- _TASK INSTRUCTIONS_
Turn every line of the data below into a JSON list of strings, one string per line, skipping blank lines. Leave the pictures out.

- _DATA SHOWN_
□ □ □

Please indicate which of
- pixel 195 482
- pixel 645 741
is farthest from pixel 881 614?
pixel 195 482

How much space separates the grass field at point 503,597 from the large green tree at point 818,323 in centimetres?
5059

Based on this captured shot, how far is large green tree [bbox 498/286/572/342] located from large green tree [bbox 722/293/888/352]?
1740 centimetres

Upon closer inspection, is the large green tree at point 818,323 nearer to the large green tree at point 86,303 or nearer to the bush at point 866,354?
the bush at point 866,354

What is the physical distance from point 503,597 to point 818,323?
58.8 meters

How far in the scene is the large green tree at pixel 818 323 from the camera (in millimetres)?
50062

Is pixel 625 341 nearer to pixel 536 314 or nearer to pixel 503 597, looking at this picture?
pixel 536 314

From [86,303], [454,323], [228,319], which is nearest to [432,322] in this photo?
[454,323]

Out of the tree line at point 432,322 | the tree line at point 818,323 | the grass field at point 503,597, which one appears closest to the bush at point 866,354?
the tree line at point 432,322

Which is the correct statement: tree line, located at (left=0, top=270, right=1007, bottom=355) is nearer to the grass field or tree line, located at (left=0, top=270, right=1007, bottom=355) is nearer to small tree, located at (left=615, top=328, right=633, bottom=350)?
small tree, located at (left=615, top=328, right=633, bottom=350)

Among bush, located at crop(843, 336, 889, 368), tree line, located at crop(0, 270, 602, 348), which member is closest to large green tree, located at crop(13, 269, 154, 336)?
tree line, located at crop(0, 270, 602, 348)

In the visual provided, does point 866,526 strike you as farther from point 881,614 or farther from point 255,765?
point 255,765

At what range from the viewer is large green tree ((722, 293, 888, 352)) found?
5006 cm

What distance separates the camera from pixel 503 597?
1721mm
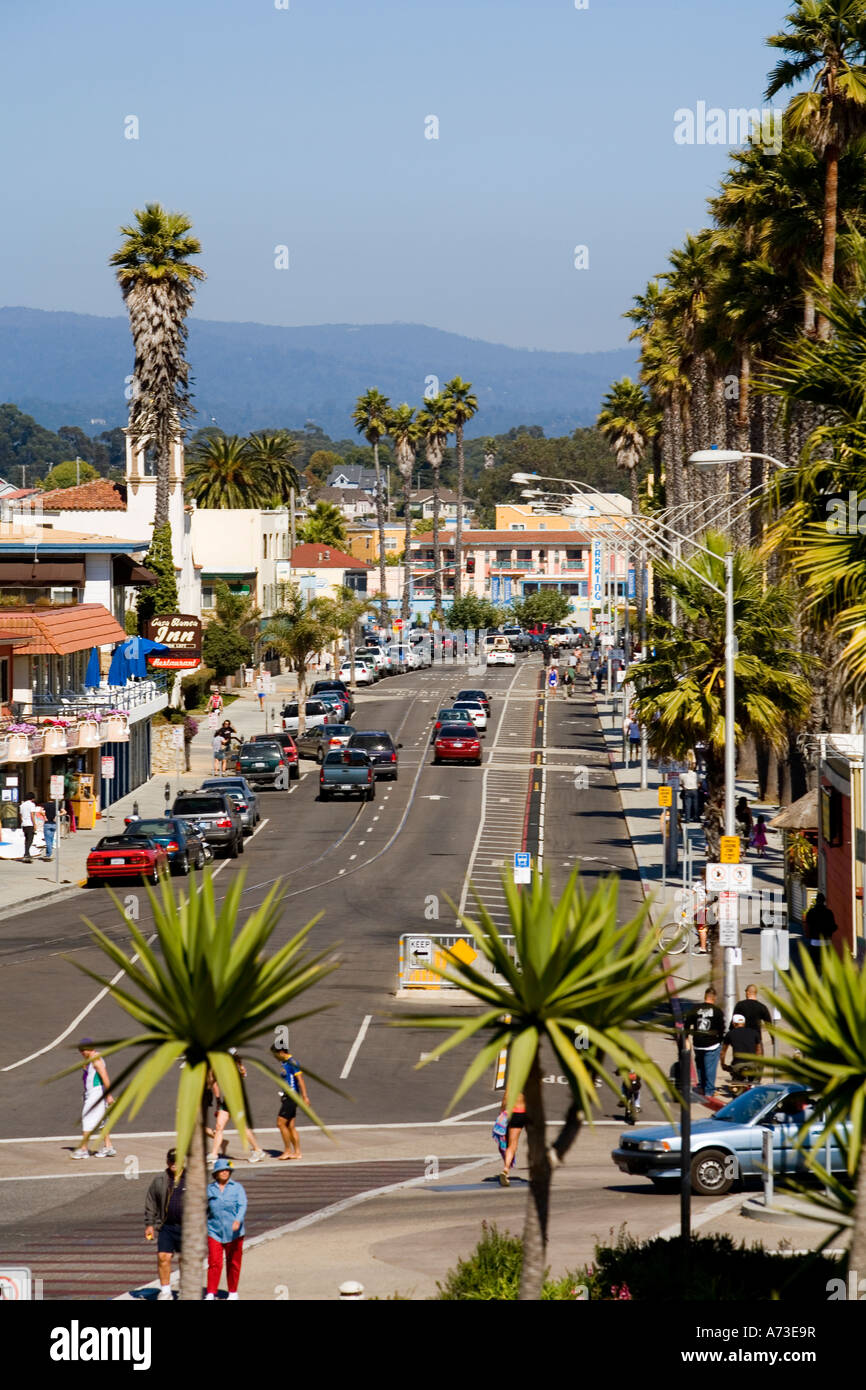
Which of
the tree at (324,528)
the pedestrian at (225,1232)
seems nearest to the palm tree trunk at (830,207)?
the pedestrian at (225,1232)

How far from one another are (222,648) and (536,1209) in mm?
78980

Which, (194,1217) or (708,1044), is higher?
(194,1217)

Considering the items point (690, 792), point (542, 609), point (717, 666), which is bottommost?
point (690, 792)

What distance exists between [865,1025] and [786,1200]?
926 cm

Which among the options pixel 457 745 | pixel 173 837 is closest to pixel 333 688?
pixel 457 745

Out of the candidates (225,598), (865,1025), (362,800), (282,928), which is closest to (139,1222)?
(865,1025)

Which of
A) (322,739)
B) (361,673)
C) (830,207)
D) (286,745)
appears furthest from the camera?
(361,673)

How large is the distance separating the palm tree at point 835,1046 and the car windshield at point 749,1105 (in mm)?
9646

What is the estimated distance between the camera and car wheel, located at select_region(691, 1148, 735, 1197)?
19.5 metres

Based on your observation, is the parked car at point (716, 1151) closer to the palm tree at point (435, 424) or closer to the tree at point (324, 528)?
the palm tree at point (435, 424)

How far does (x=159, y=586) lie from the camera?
6969 centimetres

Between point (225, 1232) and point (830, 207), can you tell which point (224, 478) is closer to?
point (830, 207)

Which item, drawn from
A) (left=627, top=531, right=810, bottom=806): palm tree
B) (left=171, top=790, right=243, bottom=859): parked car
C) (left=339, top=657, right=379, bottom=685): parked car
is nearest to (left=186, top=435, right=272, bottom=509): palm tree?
(left=339, top=657, right=379, bottom=685): parked car

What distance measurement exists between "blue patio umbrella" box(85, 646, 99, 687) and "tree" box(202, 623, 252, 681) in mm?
26111
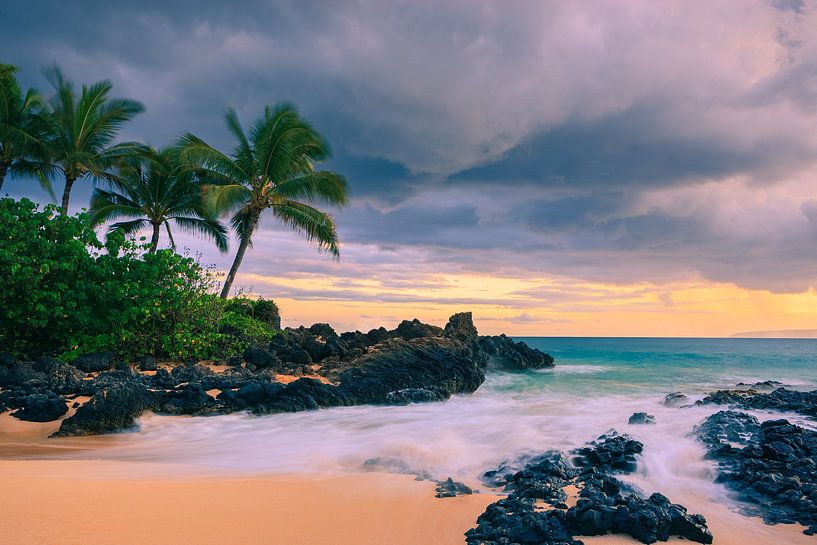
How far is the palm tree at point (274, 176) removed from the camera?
19875mm

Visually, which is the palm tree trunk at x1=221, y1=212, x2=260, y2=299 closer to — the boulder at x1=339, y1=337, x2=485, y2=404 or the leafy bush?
the leafy bush

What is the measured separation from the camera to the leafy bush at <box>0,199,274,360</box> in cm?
1240

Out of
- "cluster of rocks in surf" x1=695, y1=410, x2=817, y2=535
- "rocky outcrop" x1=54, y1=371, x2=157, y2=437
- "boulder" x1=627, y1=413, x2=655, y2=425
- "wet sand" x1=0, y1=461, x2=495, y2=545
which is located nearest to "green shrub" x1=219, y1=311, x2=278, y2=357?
"rocky outcrop" x1=54, y1=371, x2=157, y2=437


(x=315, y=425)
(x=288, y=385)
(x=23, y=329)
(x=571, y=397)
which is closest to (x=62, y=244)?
(x=23, y=329)

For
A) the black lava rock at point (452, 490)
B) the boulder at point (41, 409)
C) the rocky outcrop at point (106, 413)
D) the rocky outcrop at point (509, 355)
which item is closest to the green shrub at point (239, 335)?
the boulder at point (41, 409)

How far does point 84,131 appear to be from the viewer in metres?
19.5

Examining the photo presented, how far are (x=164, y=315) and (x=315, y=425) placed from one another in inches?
293

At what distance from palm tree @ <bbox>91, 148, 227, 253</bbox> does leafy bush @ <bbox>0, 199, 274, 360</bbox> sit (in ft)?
26.5

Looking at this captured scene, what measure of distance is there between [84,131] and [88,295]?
10.2 metres

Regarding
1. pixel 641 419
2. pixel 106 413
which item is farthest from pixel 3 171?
pixel 641 419

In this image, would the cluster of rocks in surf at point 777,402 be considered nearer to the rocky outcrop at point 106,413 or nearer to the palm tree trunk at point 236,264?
the rocky outcrop at point 106,413

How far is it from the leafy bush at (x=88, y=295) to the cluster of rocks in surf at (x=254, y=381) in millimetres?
1045

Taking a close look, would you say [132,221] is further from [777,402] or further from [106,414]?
[777,402]

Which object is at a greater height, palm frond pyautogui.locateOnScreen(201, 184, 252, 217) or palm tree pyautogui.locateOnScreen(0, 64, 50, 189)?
palm tree pyautogui.locateOnScreen(0, 64, 50, 189)
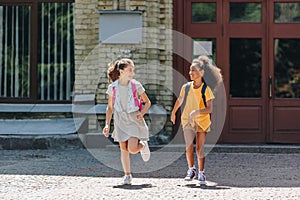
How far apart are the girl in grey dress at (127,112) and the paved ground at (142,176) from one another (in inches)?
19.7

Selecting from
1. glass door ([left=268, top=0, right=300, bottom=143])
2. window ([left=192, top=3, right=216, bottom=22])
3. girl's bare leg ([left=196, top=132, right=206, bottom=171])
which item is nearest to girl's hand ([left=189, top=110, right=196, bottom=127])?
girl's bare leg ([left=196, top=132, right=206, bottom=171])

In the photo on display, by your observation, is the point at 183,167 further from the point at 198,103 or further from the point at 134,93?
the point at 134,93

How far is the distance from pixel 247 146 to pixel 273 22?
8.90 ft

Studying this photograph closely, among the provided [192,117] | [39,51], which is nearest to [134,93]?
[192,117]

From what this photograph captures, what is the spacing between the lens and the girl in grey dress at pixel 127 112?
28.3 feet

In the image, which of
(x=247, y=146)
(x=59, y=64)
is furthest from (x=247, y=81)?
(x=59, y=64)

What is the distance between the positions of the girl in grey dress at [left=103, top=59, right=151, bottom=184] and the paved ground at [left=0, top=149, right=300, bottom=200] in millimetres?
501

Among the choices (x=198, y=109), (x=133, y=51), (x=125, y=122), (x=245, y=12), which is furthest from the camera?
(x=245, y=12)

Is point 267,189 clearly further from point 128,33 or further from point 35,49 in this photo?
point 35,49

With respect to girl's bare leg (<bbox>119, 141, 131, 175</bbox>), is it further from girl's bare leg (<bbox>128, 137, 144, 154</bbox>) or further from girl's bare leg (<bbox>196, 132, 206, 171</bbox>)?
girl's bare leg (<bbox>196, 132, 206, 171</bbox>)

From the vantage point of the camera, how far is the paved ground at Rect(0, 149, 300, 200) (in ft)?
26.0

□ □ □

- _ANSWER TO THIS EXERCISE_
[
  "Please indicate which of",
  "- pixel 195 482",
  "- pixel 645 741",
  "is farthest from pixel 881 614?",
  "pixel 195 482",
  "How much space separates the grass field at point 503,597 from the large green tree at point 818,323 in centimetres?",
  "5059",
  "Based on this captured shot, how far is large green tree [bbox 498/286/572/342] located from large green tree [bbox 722/293/888/352]?",
  "1740 centimetres",
  "Upon closer inspection, is the large green tree at point 818,323 nearer to the large green tree at point 86,303 or nearer to the bush at point 866,354?",
  "the bush at point 866,354",
  "What is the physical distance from point 503,597 to point 818,323?",
  "58.8 meters",
  "How far in the scene is the large green tree at pixel 818 323 from the camera (in millimetres)?",
  "50062",
  "Is pixel 625 341 nearer to pixel 536 314 or nearer to pixel 503 597, looking at this picture?",
  "pixel 536 314",
  "From [86,303], [454,323], [228,319], which is nearest to [432,322] in this photo?",
  "[454,323]",
  "Out of the tree line at point 432,322 | the tree line at point 818,323 | the grass field at point 503,597, which one appears closest to the bush at point 866,354?",
  "the tree line at point 432,322",
  "Which is the correct statement: tree line, located at (left=0, top=270, right=1007, bottom=355) is nearer to the grass field or tree line, located at (left=0, top=270, right=1007, bottom=355) is nearer to small tree, located at (left=615, top=328, right=633, bottom=350)?",
  "small tree, located at (left=615, top=328, right=633, bottom=350)",
  "Among bush, located at crop(843, 336, 889, 368), tree line, located at crop(0, 270, 602, 348), which member is closest to large green tree, located at crop(13, 269, 154, 336)?",
  "tree line, located at crop(0, 270, 602, 348)",
  "In the visual provided, does point 866,526 strike you as farther from point 881,614 or farther from point 255,765?",
  "point 255,765",
  "At what range from the viewer is large green tree ((722, 293, 888, 352)) found?",
  "5006 cm",
  "What distance separates the camera from pixel 503 597?",
  "1721mm",
  "Which of",
  "the tree at (324,528)",
  "the pedestrian at (225,1232)",
  "seems nearest to the palm tree trunk at (830,207)?",
  "the pedestrian at (225,1232)",
  "How far from one another are (222,648) and (536,1209) in mm?",
  "78980",
  "Which, (194,1217) or (708,1044), is higher?",
  "(194,1217)",
  "Considering the items point (690, 792), point (542, 609), point (717, 666), which is bottommost?",
  "point (690, 792)",
  "What distance exists between [865,1025] and [786,1200]?",
  "926 cm",
  "Which among the options pixel 457 745 | pixel 173 837 is closest to pixel 333 688?",
  "pixel 457 745",
  "Out of the candidates (225,598), (865,1025), (362,800), (282,928), which is closest to (139,1222)?",
  "(865,1025)",
  "Which of",
  "A) (322,739)",
  "B) (361,673)",
  "C) (830,207)",
  "D) (286,745)",
  "appears furthest from the camera?",
  "(361,673)",
  "How large is the distance separating the palm tree at point 835,1046 and the car windshield at point 749,1105 (in mm)?",
  "9646",
  "What is the estimated distance between the camera and car wheel, located at select_region(691, 1148, 735, 1197)?",
  "19.5 metres",
  "Based on your observation, is the parked car at point (716, 1151) closer to the palm tree at point (435, 424) or closer to the tree at point (324, 528)?",
  "the palm tree at point (435, 424)",
  "How far does (x=159, y=586) lie from the camera?",
  "6969 centimetres",
  "Between point (225, 1232) and point (830, 207), can you tell which point (224, 478) is closer to?",
  "point (830, 207)",
  "Which item, drawn from",
  "A) (left=627, top=531, right=810, bottom=806): palm tree",
  "B) (left=171, top=790, right=243, bottom=859): parked car",
  "C) (left=339, top=657, right=379, bottom=685): parked car",
  "is nearest to (left=186, top=435, right=272, bottom=509): palm tree?",
  "(left=339, top=657, right=379, bottom=685): parked car",
  "What distance measurement exists between \"blue patio umbrella\" box(85, 646, 99, 687) and \"tree\" box(202, 623, 252, 681) in mm?",
  "26111",
  "How far is the palm tree at point (274, 176) removed from the camera?",
  "19875mm",
  "Visually, which is the palm tree trunk at x1=221, y1=212, x2=260, y2=299 closer to — the boulder at x1=339, y1=337, x2=485, y2=404 or the leafy bush?",
  "the leafy bush",
  "What is the measured separation from the camera to the leafy bush at <box>0,199,274,360</box> in cm?",
  "1240",
  "Out of",
  "- \"cluster of rocks in surf\" x1=695, y1=410, x2=817, y2=535",
  "- \"rocky outcrop\" x1=54, y1=371, x2=157, y2=437",
  "- \"boulder\" x1=627, y1=413, x2=655, y2=425",
  "- \"wet sand\" x1=0, y1=461, x2=495, y2=545",
  "which is located nearest to \"green shrub\" x1=219, y1=311, x2=278, y2=357?",
  "\"rocky outcrop\" x1=54, y1=371, x2=157, y2=437",
  "(x=315, y=425)",
  "(x=288, y=385)",
  "(x=23, y=329)",
  "(x=571, y=397)",
  "which is closest to (x=62, y=244)?",
  "(x=23, y=329)",
  "For",
  "A) the black lava rock at point (452, 490)",
  "B) the boulder at point (41, 409)",
  "C) the rocky outcrop at point (106, 413)",
  "D) the rocky outcrop at point (509, 355)",
  "which item is closest to the green shrub at point (239, 335)?",
  "the boulder at point (41, 409)",
  "How far does point 84,131 appear to be from the viewer in metres?",
  "19.5",
  "Examining the photo presented, how far are (x=164, y=315) and (x=315, y=425) placed from one another in inches?",
  "293",
  "At what distance from palm tree @ <bbox>91, 148, 227, 253</bbox> does leafy bush @ <bbox>0, 199, 274, 360</bbox> sit (in ft)?",
  "26.5",
  "Looking at this captured scene, what measure of distance is there between [84,131] and [88,295]?",
  "10.2 metres",
  "Regarding",
  "1. pixel 641 419",
  "2. pixel 106 413",
  "which item is farthest from pixel 3 171?",
  "pixel 641 419",
  "In this image, would the cluster of rocks in surf at point 777,402 be considered nearer to the rocky outcrop at point 106,413 or nearer to the palm tree trunk at point 236,264?",
  "the rocky outcrop at point 106,413",
  "How far is it from the leafy bush at (x=88, y=295) to the cluster of rocks in surf at (x=254, y=381) in millimetres?",
  "1045",
  "Taking a close look, would you say [132,221] is further from [777,402] or further from [106,414]?",
  "[777,402]",
  "Which object is at a greater height, palm frond pyautogui.locateOnScreen(201, 184, 252, 217) or palm tree pyautogui.locateOnScreen(0, 64, 50, 189)?",
  "palm tree pyautogui.locateOnScreen(0, 64, 50, 189)",
  "How far apart are the girl in grey dress at (127,112) and the paved ground at (142,176) from one another (in inches)?",
  "19.7",
  "Selecting from",
  "1. glass door ([left=268, top=0, right=300, bottom=143])",
  "2. window ([left=192, top=3, right=216, bottom=22])",
  "3. girl's bare leg ([left=196, top=132, right=206, bottom=171])",
  "which item is nearest to girl's hand ([left=189, top=110, right=196, bottom=127])?",
  "girl's bare leg ([left=196, top=132, right=206, bottom=171])",
  "In the photo on display, by your observation, is the point at 183,167 further from the point at 198,103 or further from the point at 134,93?",
  "the point at 134,93",
  "How far is the distance from pixel 247 146 to pixel 273 22?",
  "8.90 ft",
  "Studying this photograph closely, among the provided [192,117] | [39,51], which is nearest to [134,93]?",
  "[192,117]",
  "From what this photograph captures, what is the spacing between the lens and the girl in grey dress at pixel 127 112?",
  "28.3 feet",
  "In the image, which of",
  "(x=247, y=146)",
  "(x=59, y=64)",
  "is furthest from (x=247, y=81)?",
  "(x=59, y=64)",
  "What is the distance between the positions of the girl in grey dress at [left=103, top=59, right=151, bottom=184] and the paved ground at [left=0, top=149, right=300, bottom=200] in millimetres?",
  "501",
  "Among the choices (x=198, y=109), (x=133, y=51), (x=125, y=122), (x=245, y=12), which is furthest from the camera?",
  "(x=245, y=12)",
  "Is point 267,189 clearly further from point 128,33 or further from point 35,49 in this photo?",
  "point 35,49",
  "With respect to girl's bare leg (<bbox>119, 141, 131, 175</bbox>), is it further from girl's bare leg (<bbox>128, 137, 144, 154</bbox>) or further from girl's bare leg (<bbox>196, 132, 206, 171</bbox>)?",
  "girl's bare leg (<bbox>196, 132, 206, 171</bbox>)",
  "From the vantage point of the camera, how far is the paved ground at Rect(0, 149, 300, 200) (in ft)?",
  "26.0"
]